[Items from a dataset]
***
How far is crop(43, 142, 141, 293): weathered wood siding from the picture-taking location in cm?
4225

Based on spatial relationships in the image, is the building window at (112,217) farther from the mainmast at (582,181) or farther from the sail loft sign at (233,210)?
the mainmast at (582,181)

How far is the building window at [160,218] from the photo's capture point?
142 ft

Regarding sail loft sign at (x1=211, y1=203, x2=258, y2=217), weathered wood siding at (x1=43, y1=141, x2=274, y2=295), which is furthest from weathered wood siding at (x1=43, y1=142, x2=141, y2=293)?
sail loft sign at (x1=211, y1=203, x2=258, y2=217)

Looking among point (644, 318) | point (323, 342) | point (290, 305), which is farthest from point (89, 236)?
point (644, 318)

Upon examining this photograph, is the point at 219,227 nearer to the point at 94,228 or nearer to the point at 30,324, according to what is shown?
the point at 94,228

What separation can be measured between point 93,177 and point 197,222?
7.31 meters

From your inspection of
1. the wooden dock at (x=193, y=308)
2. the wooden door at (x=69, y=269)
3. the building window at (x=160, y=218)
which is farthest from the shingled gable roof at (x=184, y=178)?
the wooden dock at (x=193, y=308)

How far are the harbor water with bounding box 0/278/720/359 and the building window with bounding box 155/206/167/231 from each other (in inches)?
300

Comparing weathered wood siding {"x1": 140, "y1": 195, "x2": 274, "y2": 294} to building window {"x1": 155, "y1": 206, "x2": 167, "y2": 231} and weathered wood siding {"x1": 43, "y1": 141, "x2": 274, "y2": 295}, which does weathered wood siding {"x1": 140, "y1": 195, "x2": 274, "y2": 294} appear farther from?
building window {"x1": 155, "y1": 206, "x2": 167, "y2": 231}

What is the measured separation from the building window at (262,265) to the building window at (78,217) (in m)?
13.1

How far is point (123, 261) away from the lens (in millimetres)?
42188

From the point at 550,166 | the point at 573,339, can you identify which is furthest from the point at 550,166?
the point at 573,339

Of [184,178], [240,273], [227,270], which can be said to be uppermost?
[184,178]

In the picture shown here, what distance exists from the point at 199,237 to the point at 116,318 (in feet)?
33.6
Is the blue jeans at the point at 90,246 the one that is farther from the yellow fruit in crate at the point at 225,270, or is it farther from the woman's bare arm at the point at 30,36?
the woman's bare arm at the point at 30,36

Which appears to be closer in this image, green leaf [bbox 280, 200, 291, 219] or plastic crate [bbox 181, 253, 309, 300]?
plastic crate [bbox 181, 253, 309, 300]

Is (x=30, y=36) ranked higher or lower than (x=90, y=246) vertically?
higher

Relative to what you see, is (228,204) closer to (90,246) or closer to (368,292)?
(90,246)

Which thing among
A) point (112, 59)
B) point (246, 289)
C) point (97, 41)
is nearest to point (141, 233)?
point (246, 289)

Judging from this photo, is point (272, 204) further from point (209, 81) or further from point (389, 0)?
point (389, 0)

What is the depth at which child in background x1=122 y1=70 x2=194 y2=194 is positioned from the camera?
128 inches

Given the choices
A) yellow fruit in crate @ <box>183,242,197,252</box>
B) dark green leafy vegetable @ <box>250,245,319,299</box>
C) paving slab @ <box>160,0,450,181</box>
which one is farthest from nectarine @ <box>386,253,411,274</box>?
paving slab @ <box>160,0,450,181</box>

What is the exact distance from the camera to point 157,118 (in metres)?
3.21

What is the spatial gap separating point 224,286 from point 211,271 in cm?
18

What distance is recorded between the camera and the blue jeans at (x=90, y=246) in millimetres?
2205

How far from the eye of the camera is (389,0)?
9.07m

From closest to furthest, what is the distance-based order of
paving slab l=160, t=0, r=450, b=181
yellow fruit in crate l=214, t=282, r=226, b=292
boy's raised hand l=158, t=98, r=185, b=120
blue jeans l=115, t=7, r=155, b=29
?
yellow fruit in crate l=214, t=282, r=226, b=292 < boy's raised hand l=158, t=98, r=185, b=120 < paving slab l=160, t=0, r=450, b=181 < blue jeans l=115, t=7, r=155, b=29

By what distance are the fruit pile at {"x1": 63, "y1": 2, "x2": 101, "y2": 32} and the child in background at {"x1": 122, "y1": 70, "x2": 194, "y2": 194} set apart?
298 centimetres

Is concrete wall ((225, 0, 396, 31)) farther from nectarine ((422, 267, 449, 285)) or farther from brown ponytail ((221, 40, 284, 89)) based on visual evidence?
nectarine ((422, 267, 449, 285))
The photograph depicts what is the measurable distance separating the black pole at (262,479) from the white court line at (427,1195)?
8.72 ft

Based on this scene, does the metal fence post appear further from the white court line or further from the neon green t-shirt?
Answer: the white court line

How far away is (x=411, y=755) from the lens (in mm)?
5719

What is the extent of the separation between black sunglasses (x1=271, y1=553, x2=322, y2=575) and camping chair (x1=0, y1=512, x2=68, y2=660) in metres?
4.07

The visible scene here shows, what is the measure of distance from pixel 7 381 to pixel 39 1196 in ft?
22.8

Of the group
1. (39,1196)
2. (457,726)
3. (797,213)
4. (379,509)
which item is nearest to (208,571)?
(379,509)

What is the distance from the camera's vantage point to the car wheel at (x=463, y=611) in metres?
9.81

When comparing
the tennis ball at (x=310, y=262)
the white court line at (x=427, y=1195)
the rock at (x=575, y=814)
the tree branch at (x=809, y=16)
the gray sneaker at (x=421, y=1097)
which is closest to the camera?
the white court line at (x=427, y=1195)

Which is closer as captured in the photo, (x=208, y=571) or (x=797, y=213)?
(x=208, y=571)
***
Format all of the data above as a numbered list, leaving out the blank lines.

THE COMPLETED TASK
1. How far is crop(43, 142, 141, 293): weathered wood siding from the picture-taking location in cm?
2. 4225
3. Based on spatial relationships in the image, is the building window at (112,217) farther from the mainmast at (582,181) or farther from the sail loft sign at (233,210)?
4. the mainmast at (582,181)
5. How far is the building window at [160,218] from the photo's capture point?
6. 142 ft
7. Regarding sail loft sign at (x1=211, y1=203, x2=258, y2=217), weathered wood siding at (x1=43, y1=141, x2=274, y2=295), which is furthest from weathered wood siding at (x1=43, y1=142, x2=141, y2=293)?
8. sail loft sign at (x1=211, y1=203, x2=258, y2=217)
9. Looking among point (644, 318) | point (323, 342) | point (290, 305), which is farthest from point (89, 236)?
10. point (644, 318)
11. Upon examining this photograph, is the point at 219,227 nearer to the point at 94,228 or nearer to the point at 30,324, according to what is shown?
12. the point at 94,228
13. What separation can be measured between point 93,177 and point 197,222?
14. 7.31 meters
15. From your inspection of
16. 1. the wooden dock at (x=193, y=308)
17. 2. the wooden door at (x=69, y=269)
18. 3. the building window at (x=160, y=218)
19. which is farthest from the shingled gable roof at (x=184, y=178)?
20. the wooden dock at (x=193, y=308)
21. How far are the harbor water with bounding box 0/278/720/359 and the building window with bounding box 155/206/167/231 from each other (in inches)?
22. 300
23. Comparing weathered wood siding {"x1": 140, "y1": 195, "x2": 274, "y2": 294} to building window {"x1": 155, "y1": 206, "x2": 167, "y2": 231} and weathered wood siding {"x1": 43, "y1": 141, "x2": 274, "y2": 295}, which does weathered wood siding {"x1": 140, "y1": 195, "x2": 274, "y2": 294} appear farther from?
24. building window {"x1": 155, "y1": 206, "x2": 167, "y2": 231}
25. What is the measured separation from the building window at (262,265) to the building window at (78,217) (in m)?
26. 13.1
27. How far is point (123, 261) away from the lens (in millimetres)?
28. 42188
29. From the point at 550,166 | the point at 573,339, can you identify which is furthest from the point at 550,166?
30. the point at 573,339
31. Of [184,178], [240,273], [227,270], which can be said to be uppermost?
32. [184,178]
33. In the picture shown here, what distance exists from the point at 199,237 to the point at 116,318 (in feet)?
34. 33.6
35. Is the blue jeans at the point at 90,246 the one that is farther from the yellow fruit in crate at the point at 225,270, or is it farther from the woman's bare arm at the point at 30,36?
36. the woman's bare arm at the point at 30,36
37. Which appears to be closer in this image, green leaf [bbox 280, 200, 291, 219] or plastic crate [bbox 181, 253, 309, 300]?
38. plastic crate [bbox 181, 253, 309, 300]
39. Is (x=30, y=36) ranked higher or lower than (x=90, y=246) vertically?
40. higher
41. Relative to what you see, is (228,204) closer to (90,246) or closer to (368,292)?
42. (90,246)
43. Which thing among
44. A) point (112, 59)
45. B) point (246, 289)
46. C) point (97, 41)
47. is nearest to point (141, 233)?
48. point (246, 289)
49. Judging from this photo, is point (272, 204) further from point (209, 81) or further from point (389, 0)?
50. point (389, 0)
51. What is the depth at which child in background x1=122 y1=70 x2=194 y2=194 is positioned from the camera?
52. 128 inches
53. Given the choices
54. A) yellow fruit in crate @ <box>183,242,197,252</box>
55. B) dark green leafy vegetable @ <box>250,245,319,299</box>
56. C) paving slab @ <box>160,0,450,181</box>
57. which one is farthest from nectarine @ <box>386,253,411,274</box>?
58. paving slab @ <box>160,0,450,181</box>
59. What is the exact distance from the camera to point 157,118 (in metres)?
60. 3.21
61. What is the spatial gap separating point 224,286 from point 211,271 in cm?
62. 18
63. What distance is recorded between the camera and the blue jeans at (x=90, y=246) in millimetres?
64. 2205
65. How far from the eye of the camera is (389,0)?
66. 9.07m
67. From closest to furthest, what is the distance-based order of
68. paving slab l=160, t=0, r=450, b=181
69. yellow fruit in crate l=214, t=282, r=226, b=292
70. boy's raised hand l=158, t=98, r=185, b=120
71. blue jeans l=115, t=7, r=155, b=29
72. ?
73. yellow fruit in crate l=214, t=282, r=226, b=292 < boy's raised hand l=158, t=98, r=185, b=120 < paving slab l=160, t=0, r=450, b=181 < blue jeans l=115, t=7, r=155, b=29
74. By what distance are the fruit pile at {"x1": 63, "y1": 2, "x2": 101, "y2": 32} and the child in background at {"x1": 122, "y1": 70, "x2": 194, "y2": 194} set apart?
75. 298 centimetres
76. Is concrete wall ((225, 0, 396, 31)) farther from nectarine ((422, 267, 449, 285)) or farther from brown ponytail ((221, 40, 284, 89)) based on visual evidence?
77. nectarine ((422, 267, 449, 285))
78. The photograph depicts what is the measurable distance separating the black pole at (262,479) from the white court line at (427,1195)?
79. 8.72 ft
80. Based on this scene, does the metal fence post appear further from the white court line or further from the neon green t-shirt?
81. Answer: the white court line
82. How far away is (x=411, y=755) from the lens (in mm)?
83. 5719
84. What is the extent of the separation between black sunglasses (x1=271, y1=553, x2=322, y2=575) and camping chair (x1=0, y1=512, x2=68, y2=660) in metres?
85. 4.07
86. The visible scene here shows, what is the measure of distance from pixel 7 381 to pixel 39 1196 in ft?
87. 22.8
88. Of the group
89. 1. (39,1196)
90. 2. (457,726)
91. 3. (797,213)
92. 4. (379,509)
93. which item is nearest to (208,571)?
94. (379,509)
95. What is the distance from the camera's vantage point to the car wheel at (x=463, y=611) in metres?
96. 9.81
97. When comparing
98. the tennis ball at (x=310, y=262)
99. the white court line at (x=427, y=1195)
100. the rock at (x=575, y=814)
101. the tree branch at (x=809, y=16)
102. the gray sneaker at (x=421, y=1097)
103. which is closest to the camera?
104. the white court line at (x=427, y=1195)
105. Which is closer as captured in the photo, (x=208, y=571) or (x=797, y=213)?
106. (x=208, y=571)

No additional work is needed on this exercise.